Chloe was then asked the million dollar question. What's it like to play for your dad.

"I love it because I know I'm getting a good coach," she said. "I've had so many great coaches and I've learned something new from all of them. But my dad being there can always connect with me on more personal levels.

"He knows me when I'm struggling or he knows my little hitches that I have to get out. He's coached me since I could walk. I have had other coaches for club, but he has been my official beach volleyball coach.

"He's the one who brought me into the game so I train with him unofficially and he was my official indoor coach. He came here before my freshman year so he could coach me and my siblings (12-year old twins Max and Lilly).

Chloe knows that her father won't play favorites.

"I really like it because in our conference - which is a very tough conference and I know he is the one who will really push me and drive me to get me into college to play this sport. I know he is going to lead me there and challenge me.

"It can be hard sometime with me playing and I'm his daughter. It makes me work harder to prove I'm not just playing because my dad's the coach. He's instilled this in me - 'If you slack, you won't play.' I really enjoy it."

Gary, of course, has been asked the same question.

"When she asked me if it was OK we do this, I told her she is just another kid," he said. "But I've showed her some 'tough love.' I expect more.

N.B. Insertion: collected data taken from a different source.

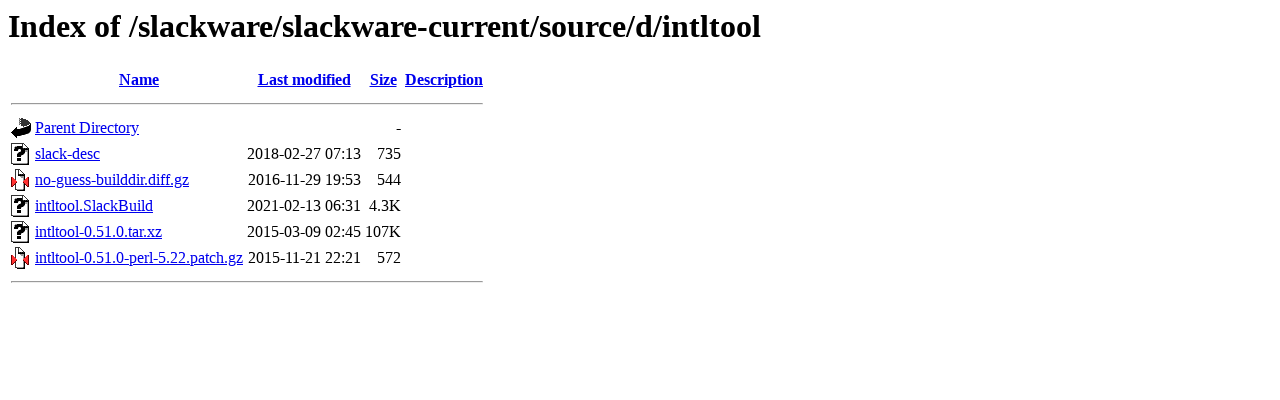

--- FILE ---
content_type: text/html;charset=UTF-8
request_url: http://ftp.uni-hannover.de/slackware/slackware-current/source/d/intltool/?C=N;O=D
body_size: 589
content:
<!DOCTYPE HTML PUBLIC "-//W3C//DTD HTML 3.2 Final//EN">
<html>
 <head>
  <title>Index of /slackware/slackware-current/source/d/intltool</title>
 </head>
 <body>
<h1>Index of /slackware/slackware-current/source/d/intltool</h1>
  <table>
   <tr><th valign="top"><img src="/icons/blank.gif" alt="[ICO]"></th><th><a href="?C=N;O=A">Name</a></th><th><a href="?C=M;O=A">Last modified</a></th><th><a href="?C=S;O=A">Size</a></th><th><a href="?C=D;O=A">Description</a></th></tr>
   <tr><th colspan="5"><hr></th></tr>
<tr><td valign="top"><img src="/icons/back.gif" alt="[PARENTDIR]"></td><td><a href="/slackware/slackware-current/source/d/">Parent Directory</a></td><td>&nbsp;</td><td align="right">  - </td><td>&nbsp;</td></tr>
<tr><td valign="top"><img src="/icons/unknown.gif" alt="[   ]"></td><td><a href="slack-desc">slack-desc</a></td><td align="right">2018-02-27 07:13  </td><td align="right">735 </td><td>&nbsp;</td></tr>
<tr><td valign="top"><img src="/icons/compressed.gif" alt="[   ]"></td><td><a href="no-guess-builddir.diff.gz">no-guess-builddir.diff.gz</a></td><td align="right">2016-11-29 19:53  </td><td align="right">544 </td><td>&nbsp;</td></tr>
<tr><td valign="top"><img src="/icons/unknown.gif" alt="[   ]"></td><td><a href="intltool.SlackBuild">intltool.SlackBuild</a></td><td align="right">2021-02-13 06:31  </td><td align="right">4.3K</td><td>&nbsp;</td></tr>
<tr><td valign="top"><img src="/icons/unknown.gif" alt="[   ]"></td><td><a href="intltool-0.51.0.tar.xz">intltool-0.51.0.tar.xz</a></td><td align="right">2015-03-09 02:45  </td><td align="right">107K</td><td>&nbsp;</td></tr>
<tr><td valign="top"><img src="/icons/compressed.gif" alt="[   ]"></td><td><a href="intltool-0.51.0-perl-5.22.patch.gz">intltool-0.51.0-perl-5.22.patch.gz</a></td><td align="right">2015-11-21 22:21  </td><td align="right">572 </td><td>&nbsp;</td></tr>
   <tr><th colspan="5"><hr></th></tr>
</table>
</body></html>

"My feedback is the same. As a freshman she beat out seniors but I  thought it was because she clearly established herself. It's been great. I get to see her everyday as opposed to coaching somewhere else where I never see her. It's exciting! I get the best seat in the house to coach everybody."


  • FAVORITE FOOD:​ Any kind of chicken
  • FAVORITE MUSIC:  Popular Music and Rock
  • FAVORITE MOVIE:  'Unbroken' - Humorous and Inspirational movies.
  • FAVORITE TV SHOW:  'Friends'
  • FAVORITE CLASS:  Science
  • FAVORITE PLACE YOU VISITED: Hermosa Beach, California
  • WHAT DO YOU DO TO RELAX? Hang in friends or siblings
  • MOST MEMORABLE MOMENT:  Beating Tosa West before a packed house last year.
  • WHAT DO YOU WANT TO DO IN THE FUTURE: Attend college, playing beach volleyball and studying Engineering or Journalism.